Die Bilder der Anschläge von Paris, Istanbul oder Brüssel graben sich tief in unser Gehirn. Bei vielen Menschen verursachen sie Angst. Eine Angst, die sich tief in unser Gedächtnis gräbt. Dass wir trotzdem weitermachen, ist eine Art Notprogramm.
In Belgien, direkter Nachbar von Deutschland, sterben über 30 Menschen bei einem Terroranschlag. Viele äußern sich in den sozialen Netzwerken schockiert, wütend und ängstlich. Aber draußen auf der Straße ist davon nichts zu spüren. Wir machen weiter wie bisher, gehen zur Uni, treffen unsere Freunde und fahren mit der Bahn. Stumpfen wir ab? Nein, sagt der Neurologe Magnus Heier:
"Das ist eine Art von Notwehr, ich muss ja weiter machen. Wenn ich mein Leben nicht beenden will, dann muss ich in irgendeiner Form weiterleben. Aber das ist ein Verdrängungsvorgang, keine Gewöhnung."

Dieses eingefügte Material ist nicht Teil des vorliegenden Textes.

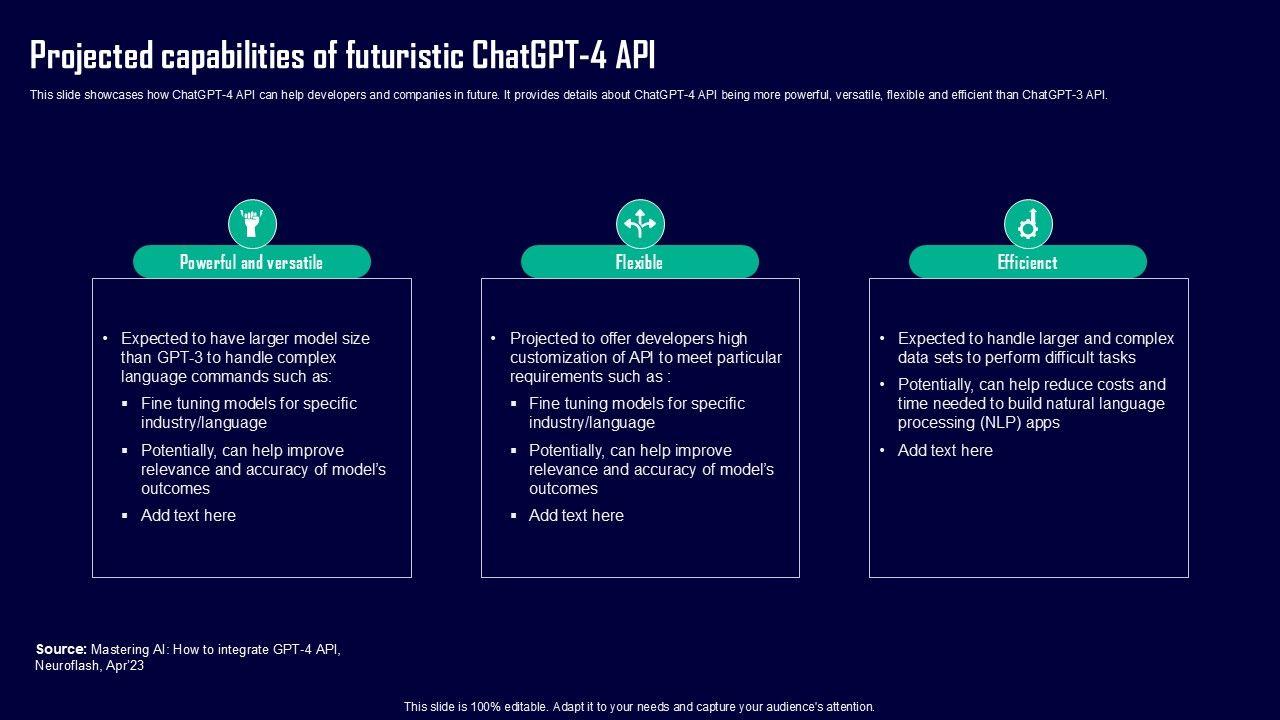 Projected capabilities of futuristic ChatGPT-4 API

This slide showcases how ChatGPT-4 API can help developers and companies in future. It provides details about ChatGPT-4 API being more powerful, versatile, flexible and efficient than ChatGPT-3 API.

Powerful and versatile

• Expected to have larger model size than GPT-3 to handle complex language commands such as:
▪ Fine tuning models for specific industry/language
▪ Potentially, can help improve relevance and accuracy of model's outcomes
▪ Add text here

Flexible

• Projected to offer developers high customization of API to meet particular requirements such as :
▪ Fine tuning models for specific industry/language
▪ Potentially, can help improve relevance and accuracy of model's outcomes
▪ Add text here

Efficienct

• Expected to handle larger and complex data sets to perform difficult tasks
• Potentially, can help reduce costs and time needed to build natural language processing (NLP) apps
• Add text here

Source: Mastering AI: How to integrate GPT-4 API, Neuroflash, Apr'23

This slide is 100% editable. Adapt it to your needs and capture your audience's attention.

Dass wir jetzt nicht zu Hause bleiben, sondern weiter vor die Tür gehen, ist auch eine Art Trotzreaktion. Auch die Belgier haben noch am Abend der Anschläge demonstriert, dass sie sich von der Angst nicht lähmen lassen. Sie haben sich spontan an der Börse in der Stadtmitte getroffen, um dort öffentlich zu trauern.
Doch auch, wenn wir die Angst nicht zeigen: Der Terror gräbt sich in unser Unterbewusstsein. Zum Beispiel über die Bilder und Videos, die wir in den Medien und Sozialen Netzwerken von den Anschlägen finden. Und je expliziter ihr Inhalt, je mehr Zerstörung und vor allem menschliches Leid darauf zu sehen ist, desto stärker reagieren wir auf die Bilder.
"Sie brennen sich uns in den Kopf ein, wir haben keine Vergessenstaste, wir haben keine Löschtaste im Gehirn. Die Bilder bleiben drin, weil sie eben sehr emotional unterfüttert sind."
Auch die Bilder von Anschlägen und großen Katastrophen können Traumata auslösen, obwohl wir selbst vielleicht nur am Bildschirm dabei gewesen sind. Diese Bilder behalten wir bis zu unserem Lebensende im Gedächtnis, und wir können sie auch nicht kontrollieren, sagt Magnus Heier. Aber es gibt noch einen weiteren Grund, warum Terroranschläge unmittelbar auch Angst auslösen. Sie konfrontieren uns mit einer großen Anzahl von Toten.
Die Illusion von Kontrolle
Rein rational betrachtet ist es wesentlich wahrscheinlicher, dass wir bei einem Verkehrsunfall ums Leben kommen. Allein 2015 gab es in Deutschland fast 3.500 Verkehrstote. Trotzdem haben wir wesentlich weniger Angst, wenn wir am Straßenverkehr teilnehmen. Das liegt zum einen daran, dass bei einem einzelnen Unfall eben nicht so viele Menschen sterben. Natürlich ist jeder einzelne Tote eine Tragödie - aber das Ausmaß ist in unserer Wahrnehmung ein anderes. Und: wir haben im Straßenverkehr eher das Gefühl, alles unter Kontrolle zu haben:
"Sie haben die Illusion, dass Sie im Straßenverkehr immer Herr oder Frau der Lage sind. Was Sie nicht sind - wenn Ihnen frontal jemand rein fährt, dann sind Sie dem genau so ausgeliefert wie bei einem Terroranschlag."